Como si estuviera viendo la no acción del jardín, con el claro sentimiento de estar hirviendo en feroces cosquilleos, Manina supo que era necesario entonar melodías alegres para enfrentarlas a la pesadez del ambiente, a lo que la está invadiendo.

Sabe que es necesario inventar algo para tumbarse los pálpitos, cantar tonadas festivas para distraer la percepción que la envuelve y llamar a Rolando, a quien la neblina distorsiona, y que de seguro, encogido por el frío, escucha sin hablar lo que Beatriz reclama mientras Herman se cubre el pecho con los movimientos lánguidos que usa cuando quiere ocultar el miedo, y Rolando —dentro de la neblina y la soledad del hotel— bebe, en vaso de plástico, una cuba sin hielo porque las consecuencias del norte que azotó la costa habían destruido las ilusiones de pasar una sin igual lunada en el Albatros —reza el nombre del hotel discretamente colocado entre las casuarinas de la entrada.

La cita fue entre las nueve y diez de la noche, los autos llevando al grupo de amigos dejaron atrás la refinería, las casas de madera, el faro, las dunas, y cada quién por su lado —unos llegando por la calzada ancha y otros por la misma orilla de la playa— entraron al Albatros atisbando las nubes y el bochorno que anunciaba norte —malditos nortes que de puntillas se arrojan sobre la línea de la costa a la hora menos pensada, por ejemplo, cuando un grupo de amigos, de matrimonios jóvenes, y algunos aún sin oficializar la relación, quieren romper la monotonía para beber y cantar y saborear la intensidad de ese sitio cruzado entre el mar y el río, la bocana por donde entran los barcos que vienen de todas partes del mundo dejando sus huellas de humo, pero el norte, siguiendo la inconsciencia del que echa a perder las fiestas sin saber la razón, dio sus primeros síntomas cuando Beatriz, o Herman, dijeron que no era por espantarlos…

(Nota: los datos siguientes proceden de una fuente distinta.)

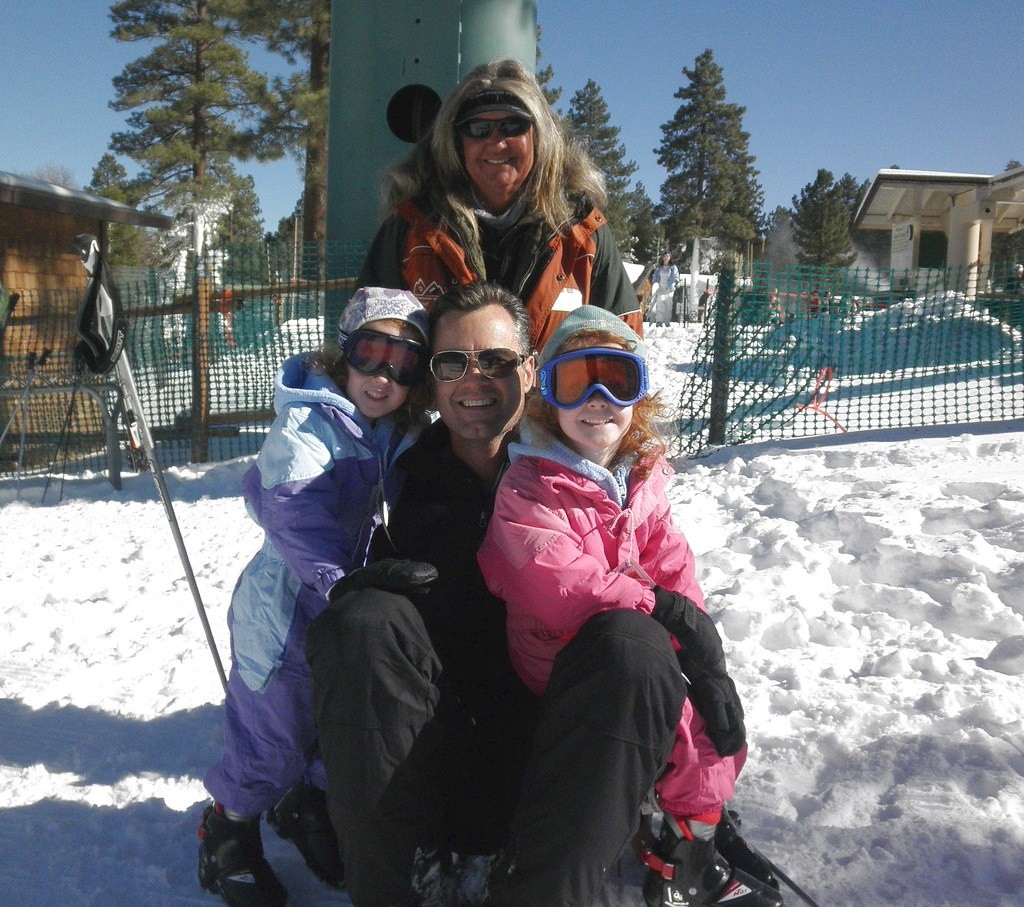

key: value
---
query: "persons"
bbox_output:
[198,285,432,907]
[354,59,645,397]
[476,303,782,907]
[807,291,860,317]
[651,250,680,328]
[305,278,686,907]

… pero se les hacía que el nortecito les iba a jorobar los planes.

Los amigos vieron la luz de la luna entreverada por las nubes cada vez más apretadas, escucharon el rebote débil en el agua del río ancho, el jaleo de las olas del mar. Los amigos sintieron el viento que empezaba a meterse en el aún leve frío y afirmaron que no había por qué regresar al puerto cancelando lo planeado ese fin de semana en el Albatros —porque ningún norte era capaz de bajarle los arrestos a los que son más bravos que los mismos aires—, lo que secundaron Rolando, que desde antes de la llegada bebía ron blanco y coca cola en enormes vasos de plástico, Juancho dentro de sus expresiones tímidas y Beatriz en la anchura del cuerpo, con la risa tensa, Paco en lo engolado de la voz, dijo, dijeron, que los aires del norte joden a los fuereños que no comprenden los mensajes de las estaciones, pero no a ellos, a los que nacieron ahí, qué carambas.

La idea —aparte de beber tequila, cerveza bien fría y combinaciones roneras, comer tacos playeros, picadas de camarón y chilpachole de jaiba— era mirar cómo la luna convertía en blanca-blanca las aguas del mar y del río; ver cómo la luz de la noche cambia los perfiles de la costa, las escolleras adquieren figuras que cada quién etiqueta, el mar se hace de lomas, los barcos desfilan como palios, el silencio de la bocana se troquela en el pequeño ruido de las olas, y cómo ellos, los amigos, en el Albatros, disfrutarían libres de la brisa que en la noche amansa el calor, sin hacer caso de las leyendas oscuras que cargaba el historial del hotel —putas de risa y escotes descarados, homosexuales de sudores vergonzantes, orientales colgados de las vigas— y esos relatos se deshicieran en las habitaciones, ahora limpias, ante la novedad del sitio comprado a precio de oro por algunos inversionistas decididos a borrar a escobazos de dinero las antiguas negruras de un lugar enclavado en terreno de privilegio, entre el mar y un río que sin hacerse blancos-blancos, ahora se oscurecen cuando las nubes que el norte va metiendo a la costa causan la ira de los amigos, quienes reniegan y beben tratando de minimizar las turbonadas aún débiles del viento.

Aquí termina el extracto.